November 10, 2011
Vermont hunters are looking forward to opening day of rifle deer season this Saturday, November 12 -- and with good reason, according to the Vermont Fish and Wildlife Department. Vermont has more older, bigger bucks after a regulation was enacted in 2005, protecting many yearling bucks.
Vermont’s traditionally popular 16-day November rifle season begins on Saturday, November 12, and ends Sunday, November 27. One legal buck with at least one antler having two or more points may be taken anywhere in the state.

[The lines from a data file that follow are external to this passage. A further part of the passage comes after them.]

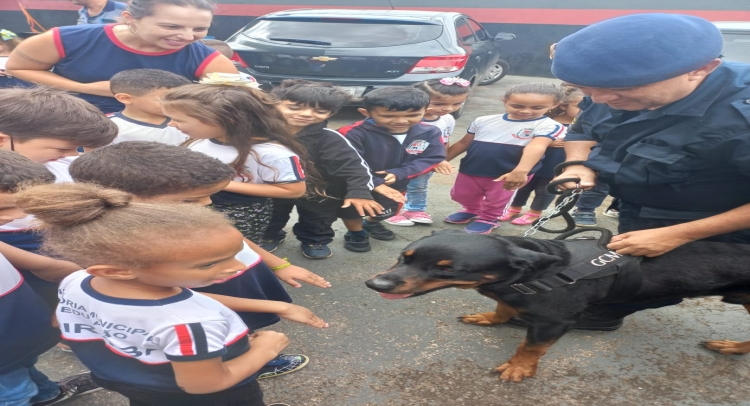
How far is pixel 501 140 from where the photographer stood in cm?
379

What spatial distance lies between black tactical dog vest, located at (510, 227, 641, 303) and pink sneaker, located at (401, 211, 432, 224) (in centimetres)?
199

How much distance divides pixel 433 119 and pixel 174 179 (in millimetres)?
2531

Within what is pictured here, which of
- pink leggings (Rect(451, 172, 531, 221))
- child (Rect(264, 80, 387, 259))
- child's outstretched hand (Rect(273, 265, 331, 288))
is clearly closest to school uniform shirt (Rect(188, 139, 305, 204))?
child (Rect(264, 80, 387, 259))

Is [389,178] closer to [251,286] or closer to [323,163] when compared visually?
[323,163]

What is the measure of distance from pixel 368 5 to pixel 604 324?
37.7 feet

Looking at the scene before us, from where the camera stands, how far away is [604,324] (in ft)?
8.80

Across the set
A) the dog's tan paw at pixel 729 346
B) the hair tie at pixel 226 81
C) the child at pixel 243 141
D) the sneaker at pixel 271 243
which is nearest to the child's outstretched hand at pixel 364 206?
the child at pixel 243 141

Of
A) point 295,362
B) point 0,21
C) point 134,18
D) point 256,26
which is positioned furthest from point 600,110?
point 0,21

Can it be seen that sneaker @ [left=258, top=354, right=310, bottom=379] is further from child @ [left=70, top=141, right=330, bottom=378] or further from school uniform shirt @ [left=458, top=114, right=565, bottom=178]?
school uniform shirt @ [left=458, top=114, right=565, bottom=178]

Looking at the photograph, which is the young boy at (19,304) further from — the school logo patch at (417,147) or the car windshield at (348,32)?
the car windshield at (348,32)

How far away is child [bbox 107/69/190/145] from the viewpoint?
254cm

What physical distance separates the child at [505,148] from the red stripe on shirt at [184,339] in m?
2.61

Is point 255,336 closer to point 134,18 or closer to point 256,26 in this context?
point 134,18

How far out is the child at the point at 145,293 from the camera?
125cm
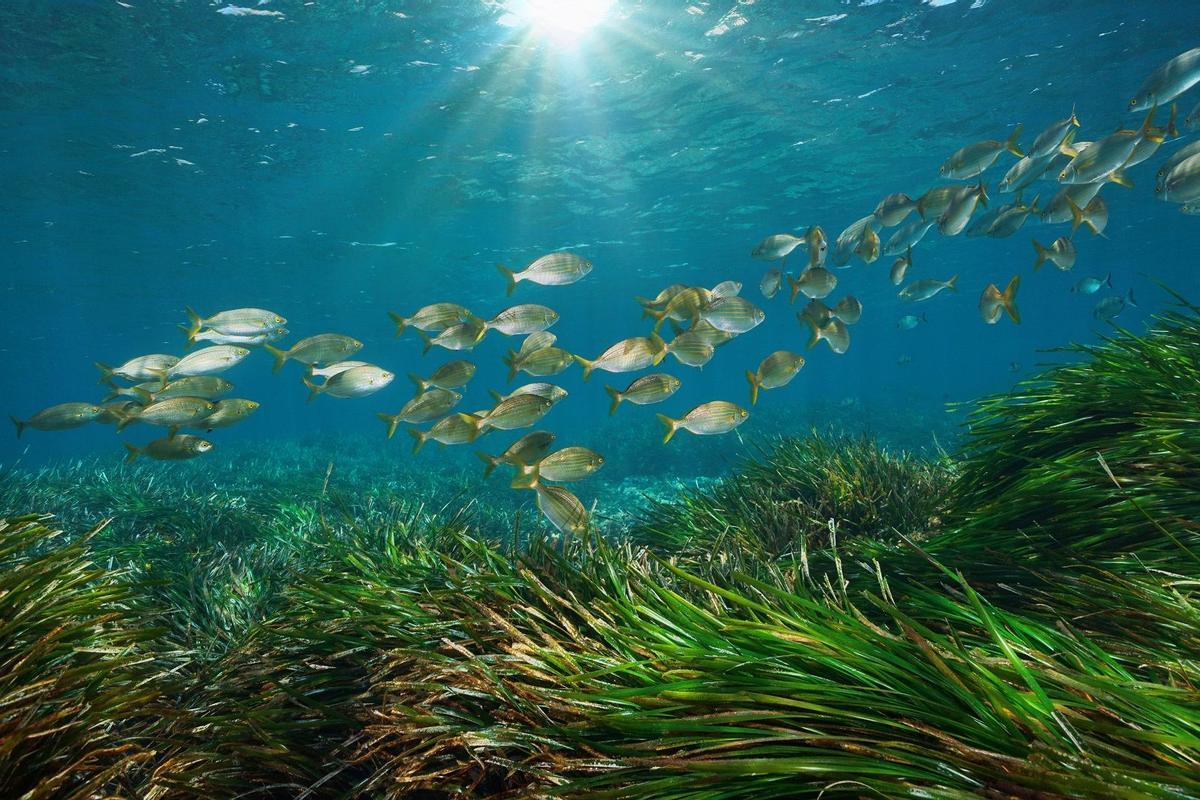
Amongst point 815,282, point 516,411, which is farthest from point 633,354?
point 815,282

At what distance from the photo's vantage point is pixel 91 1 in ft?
42.7

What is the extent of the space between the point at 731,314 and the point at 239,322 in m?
6.20

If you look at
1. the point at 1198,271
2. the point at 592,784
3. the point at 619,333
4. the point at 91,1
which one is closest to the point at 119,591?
the point at 592,784

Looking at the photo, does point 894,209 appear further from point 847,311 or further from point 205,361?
point 205,361

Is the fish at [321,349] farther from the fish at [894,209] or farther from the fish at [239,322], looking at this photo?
the fish at [894,209]

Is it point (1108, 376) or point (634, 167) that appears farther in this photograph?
point (634, 167)

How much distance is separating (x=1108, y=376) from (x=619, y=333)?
6765 cm

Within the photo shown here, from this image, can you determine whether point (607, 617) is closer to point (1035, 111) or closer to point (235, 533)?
point (235, 533)

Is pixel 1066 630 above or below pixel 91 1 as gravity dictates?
below

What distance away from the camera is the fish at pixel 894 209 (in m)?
7.19

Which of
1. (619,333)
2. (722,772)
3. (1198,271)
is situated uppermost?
(722,772)

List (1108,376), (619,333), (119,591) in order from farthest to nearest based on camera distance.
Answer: (619,333)
(1108,376)
(119,591)

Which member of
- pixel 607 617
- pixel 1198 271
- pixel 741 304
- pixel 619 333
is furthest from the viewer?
pixel 619 333

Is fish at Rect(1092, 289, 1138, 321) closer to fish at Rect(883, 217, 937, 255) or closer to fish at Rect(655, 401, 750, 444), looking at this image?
fish at Rect(883, 217, 937, 255)
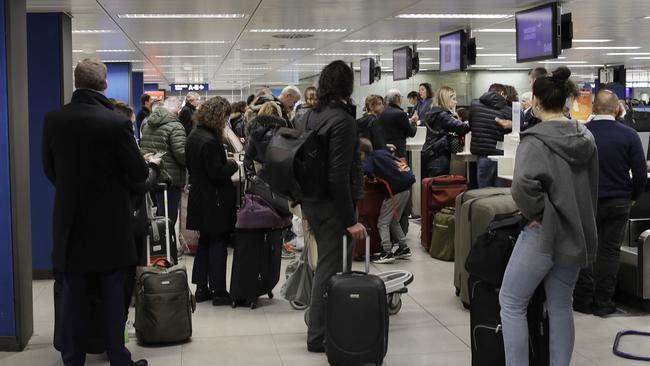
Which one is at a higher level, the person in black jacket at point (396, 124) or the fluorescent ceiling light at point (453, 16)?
the fluorescent ceiling light at point (453, 16)

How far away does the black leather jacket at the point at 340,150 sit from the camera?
4238 millimetres

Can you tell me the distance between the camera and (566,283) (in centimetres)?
355

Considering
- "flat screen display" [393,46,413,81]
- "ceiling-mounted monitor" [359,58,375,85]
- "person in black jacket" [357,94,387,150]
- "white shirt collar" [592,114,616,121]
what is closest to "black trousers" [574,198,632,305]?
"white shirt collar" [592,114,616,121]

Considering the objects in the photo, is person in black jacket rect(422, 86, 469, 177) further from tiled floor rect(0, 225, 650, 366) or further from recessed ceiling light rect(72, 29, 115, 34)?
recessed ceiling light rect(72, 29, 115, 34)

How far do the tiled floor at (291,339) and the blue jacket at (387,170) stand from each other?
133cm

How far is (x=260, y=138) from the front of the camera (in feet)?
19.5

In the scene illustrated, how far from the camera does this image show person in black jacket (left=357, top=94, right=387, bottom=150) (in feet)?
26.5

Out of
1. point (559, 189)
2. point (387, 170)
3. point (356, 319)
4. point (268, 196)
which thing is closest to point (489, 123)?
point (387, 170)

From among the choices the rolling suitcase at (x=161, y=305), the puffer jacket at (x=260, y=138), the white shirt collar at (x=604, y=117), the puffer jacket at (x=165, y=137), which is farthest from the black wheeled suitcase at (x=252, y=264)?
the white shirt collar at (x=604, y=117)

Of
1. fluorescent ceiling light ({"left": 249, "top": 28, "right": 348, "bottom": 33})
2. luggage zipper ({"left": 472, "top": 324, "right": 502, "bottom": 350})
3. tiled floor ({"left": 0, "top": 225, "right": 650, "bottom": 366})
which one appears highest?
fluorescent ceiling light ({"left": 249, "top": 28, "right": 348, "bottom": 33})

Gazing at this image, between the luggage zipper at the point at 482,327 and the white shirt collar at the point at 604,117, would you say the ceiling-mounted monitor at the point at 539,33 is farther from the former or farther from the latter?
the luggage zipper at the point at 482,327

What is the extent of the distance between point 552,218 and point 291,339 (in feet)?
7.16

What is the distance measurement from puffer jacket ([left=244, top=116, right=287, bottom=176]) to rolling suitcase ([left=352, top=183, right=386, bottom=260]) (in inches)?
55.4

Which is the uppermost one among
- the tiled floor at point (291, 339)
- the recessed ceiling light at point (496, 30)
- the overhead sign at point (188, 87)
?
the overhead sign at point (188, 87)
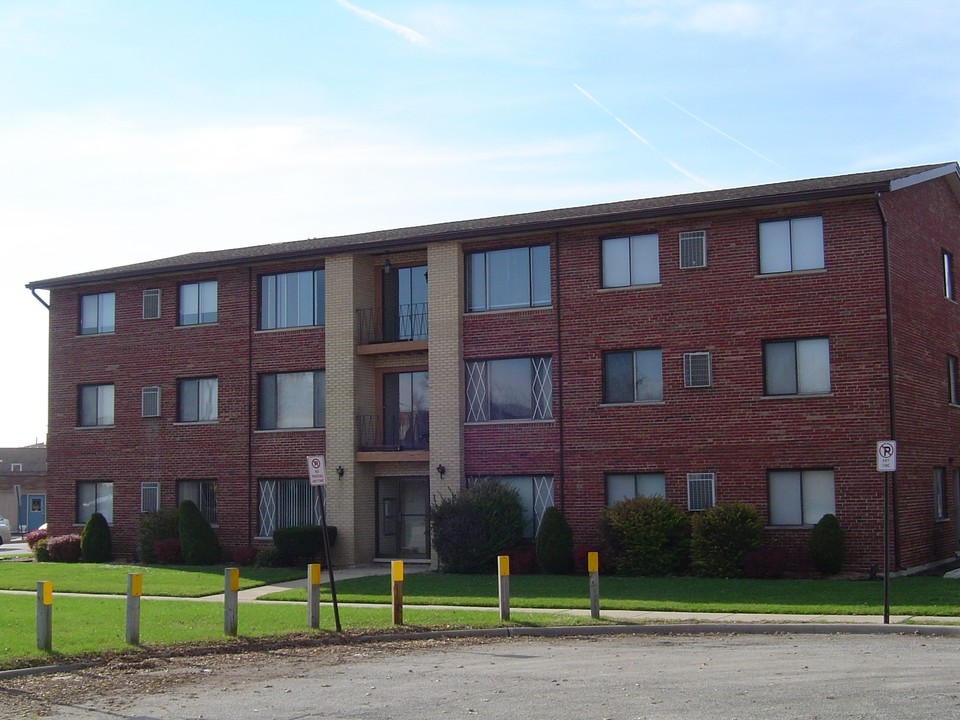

The antler regulation for a “legal buck” is designed to recruit more older bucks into the population. Hunters may take one buck with at least one antler having two or more points one inch or longer. Spike-antlered deer are protected except during the youth deer weekend. A point must be one inch or longer from base to tip. The main beam counts as a point, regardless of length.
“Vermont’s pre-hunt deer population is estimated at 123,000 this year with the greatest numbers of deer found in the southwest, east-central, and northwestern regions of the state,” said Wildlife Director Mark Scott. “This is about 10 percent fewer deer than last year because of losses during the winter, but it is comfortably within the limits of the deer population goal set in Vermont’s 2010-2020 Big Game Management Plan. Analysis of fawn and buck body weights and reproductive capacity indicates the deer population is in very good condition.”
Planning Your Hunt
The 2010 Vermont Deer Harvest Report, available from the Fish and Wildlife Department’s web site (www.vtfishandwildlife.com) has a wealth of information to help plan a hunt, including the number of deer taken in each town. Click on “Hunting and Trapping” and “Big Game” to download a copy of the report.
Vermont’s regular hunting licenses, including a November rifle season buck tag and a bear tag, still cost only $22 for residents and $100 for nonresidents. Hunters under 18 years of age get a break at $8 for residents and $25 for nonresidents. Licenses are available on Fish and Wildlife’s web site and from license agents statewide.